_Stated goal_
Leave out the images; return the rest of the data exactly.
— START OF Task inputs —
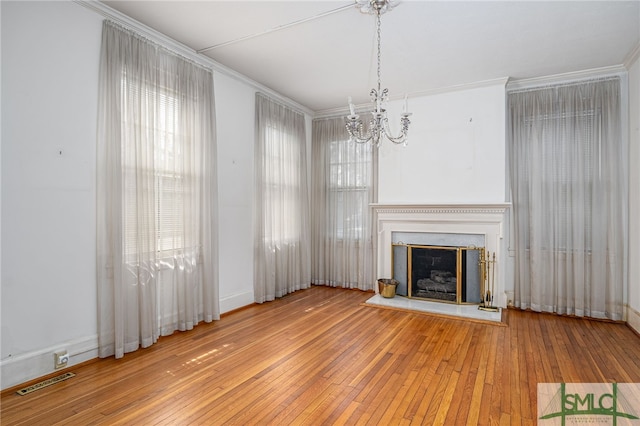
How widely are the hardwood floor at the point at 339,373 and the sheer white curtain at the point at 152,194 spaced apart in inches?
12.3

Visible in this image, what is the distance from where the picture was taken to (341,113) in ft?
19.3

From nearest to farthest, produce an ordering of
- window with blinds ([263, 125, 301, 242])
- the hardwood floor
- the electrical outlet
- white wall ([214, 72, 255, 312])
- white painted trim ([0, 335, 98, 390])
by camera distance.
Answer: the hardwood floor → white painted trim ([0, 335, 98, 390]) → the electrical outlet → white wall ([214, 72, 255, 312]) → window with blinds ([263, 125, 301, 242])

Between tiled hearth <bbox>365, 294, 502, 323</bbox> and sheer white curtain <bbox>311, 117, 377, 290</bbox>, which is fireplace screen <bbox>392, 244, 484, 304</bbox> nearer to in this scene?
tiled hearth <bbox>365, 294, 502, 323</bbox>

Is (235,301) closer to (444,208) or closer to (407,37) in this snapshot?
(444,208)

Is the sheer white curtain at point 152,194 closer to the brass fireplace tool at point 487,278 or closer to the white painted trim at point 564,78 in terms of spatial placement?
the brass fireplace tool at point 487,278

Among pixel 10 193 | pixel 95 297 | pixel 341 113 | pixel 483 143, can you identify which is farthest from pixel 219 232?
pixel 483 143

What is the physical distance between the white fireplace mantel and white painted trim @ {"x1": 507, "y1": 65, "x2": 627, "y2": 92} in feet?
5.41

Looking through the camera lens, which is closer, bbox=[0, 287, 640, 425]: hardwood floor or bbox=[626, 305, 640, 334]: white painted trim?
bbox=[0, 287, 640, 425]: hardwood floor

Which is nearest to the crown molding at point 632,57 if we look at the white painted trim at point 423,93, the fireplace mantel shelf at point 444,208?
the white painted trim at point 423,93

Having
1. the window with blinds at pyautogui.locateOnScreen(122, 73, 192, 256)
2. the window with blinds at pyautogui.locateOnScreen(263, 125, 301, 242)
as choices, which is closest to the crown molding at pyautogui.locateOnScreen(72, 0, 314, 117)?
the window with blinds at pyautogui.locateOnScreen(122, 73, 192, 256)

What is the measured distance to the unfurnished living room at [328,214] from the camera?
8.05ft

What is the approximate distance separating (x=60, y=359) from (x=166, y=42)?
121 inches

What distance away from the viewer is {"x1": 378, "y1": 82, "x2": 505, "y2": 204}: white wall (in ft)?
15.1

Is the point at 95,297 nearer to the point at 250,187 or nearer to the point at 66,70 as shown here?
— END OF Task inputs —
_Task response_
How widely are the hardwood floor at the point at 339,373 and the sheer white curtain at the point at 152,194 spaced apart in inches?
12.3

Visible in this image, what is the distance from where the picture was taken to (341,113) in ft?
19.3

From nearest to farthest, produce an ordering of
- window with blinds ([263, 125, 301, 242])
- the hardwood floor
- the electrical outlet
- white wall ([214, 72, 255, 312])
- white painted trim ([0, 335, 98, 390])
by camera distance.
Answer: the hardwood floor → white painted trim ([0, 335, 98, 390]) → the electrical outlet → white wall ([214, 72, 255, 312]) → window with blinds ([263, 125, 301, 242])

Between tiled hearth <bbox>365, 294, 502, 323</bbox> and sheer white curtain <bbox>311, 117, 377, 290</bbox>, which is fireplace screen <bbox>392, 244, 484, 304</bbox> nearer to in this scene?
tiled hearth <bbox>365, 294, 502, 323</bbox>

Is (235,301) closer to (444,208) or closer to (407,37) in this snapshot?
(444,208)

Is the sheer white curtain at point 152,194 closer to the brass fireplace tool at point 487,278 or closer to the white painted trim at point 564,78 in terms of spatial placement?
the brass fireplace tool at point 487,278

Among pixel 10 193 | pixel 95 297 | pixel 341 113 | pixel 483 143, can you identify which is farthest from pixel 219 232?
pixel 483 143

What is the physical distance between the white fireplace mantel and white painted trim @ {"x1": 507, "y1": 65, "x2": 627, "y2": 92} in feet?
5.41

Looking through the camera lens, which is closer, bbox=[0, 287, 640, 425]: hardwood floor or bbox=[626, 305, 640, 334]: white painted trim?
bbox=[0, 287, 640, 425]: hardwood floor

Which is nearest to the crown molding at point 632,57 if we look at the white painted trim at point 423,93, the fireplace mantel shelf at point 444,208?
the white painted trim at point 423,93

Having
1. the window with blinds at pyautogui.locateOnScreen(122, 73, 192, 256)
2. the window with blinds at pyautogui.locateOnScreen(263, 125, 301, 242)
as choices, which is closest to the crown molding at pyautogui.locateOnScreen(72, 0, 314, 117)?
the window with blinds at pyautogui.locateOnScreen(122, 73, 192, 256)

What is the measured distance to the unfurnished living room at [328,214] from the camera?
8.05ft

What is the approximate distance separating (x=60, y=359) from (x=166, y=42)?
121 inches

What distance away from the viewer is {"x1": 378, "y1": 82, "x2": 505, "y2": 204}: white wall (in ft)?
15.1

Is the point at 95,297 nearer to the point at 250,187 or nearer to the point at 66,70 as shown here?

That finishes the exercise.